The problem, which many of us might argue is of their own making, has its roots is the House of Bishops decision to approve the legislation that introduced Civil Partnerships instead of equal marriage back in 2004. The pace of change was such that compromise was inevitable and so bishops offered limited support to civil partnerships for same sex couples because civil partnership looked different from marriage, on the spurious argument that since penetrative sexual intercourse was not a condition of fulfilment of the contract of civil partnership, a civil partnership could be a celibate relationship.
The Church has chosen to imagine that the defining difference between a Civil Partnership and Marriage is the place of sexual activity within them. There was a bit of bluster over the weekend about the place of vows, but this simply doesn’t hold in the case of civil marriage. But this is not the way the world beyond the Church understands what is going on here, and as a result we are losing the opportunity to offer purpose and meaning to both marriage and civil partnerships.

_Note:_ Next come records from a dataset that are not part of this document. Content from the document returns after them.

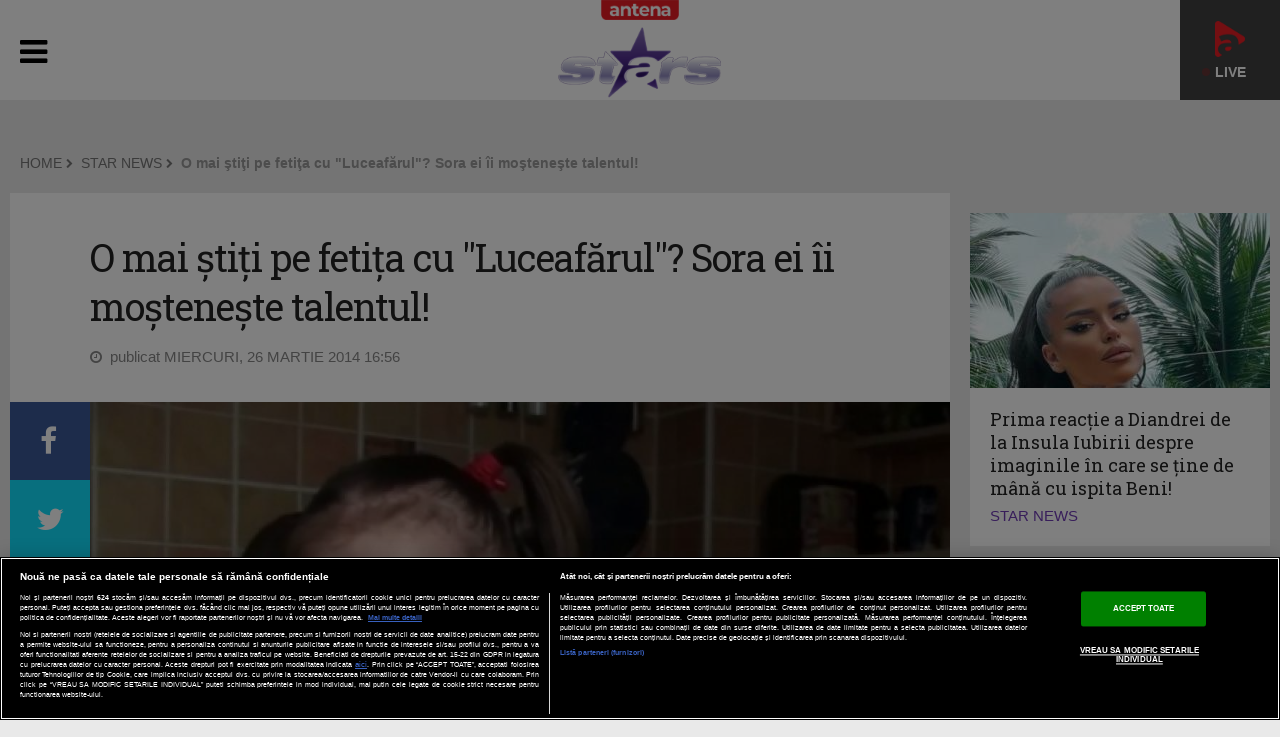

--- FILE ---
content_type: text/javascript;charset=utf-8
request_url: https://id.cxense.com/public/user/id?json=%7B%22identities%22%3A%5B%7B%22type%22%3A%22ckp%22%2C%22id%22%3A%22ml6wuke1utsxcehm%22%7D%2C%7B%22type%22%3A%22lst%22%2C%22id%22%3A%222pd8csobhw7ns121i2ntitkcfg%22%7D%2C%7B%22type%22%3A%22cst%22%2C%22id%22%3A%222pd8csobhw7ns121i2ntitkcfg%22%7D%5D%7D&callback=cXJsonpCB2
body_size: 207
content:
/**/
cXJsonpCB2({"httpStatus":200,"response":{"userId":"cx:3uc02vyuf0xyl1dtnll0fstm6b:2ytrmnx0h5xc1","newUser":false}})

--- FILE ---
content_type: text/javascript;charset=utf-8
request_url: https://p1cluster.cxense.com/p1.js
body_size: 99
content:
cX.library.onP1('2pd8csobhw7ns121i2ntitkcfg');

If the purpose of marriage is reduced to that of sexual intercourse which is open to the procreation of children, we loose the beauty of marriage in later life, as well as the marriage that embraces people with disabilities or infertility as the result of illness, never mind the possibility of marriage between people whose sexual activity is not procreative because of their gender or gender realignment.
If the House of Bishops persists in the illusion that civil partnerships are a legal mechanism for protecting inheritance rights in celibate friendships, they are losing the opportunity to support a step that could provide much needed stability and protection for the millions of children living in households with parents who are not married.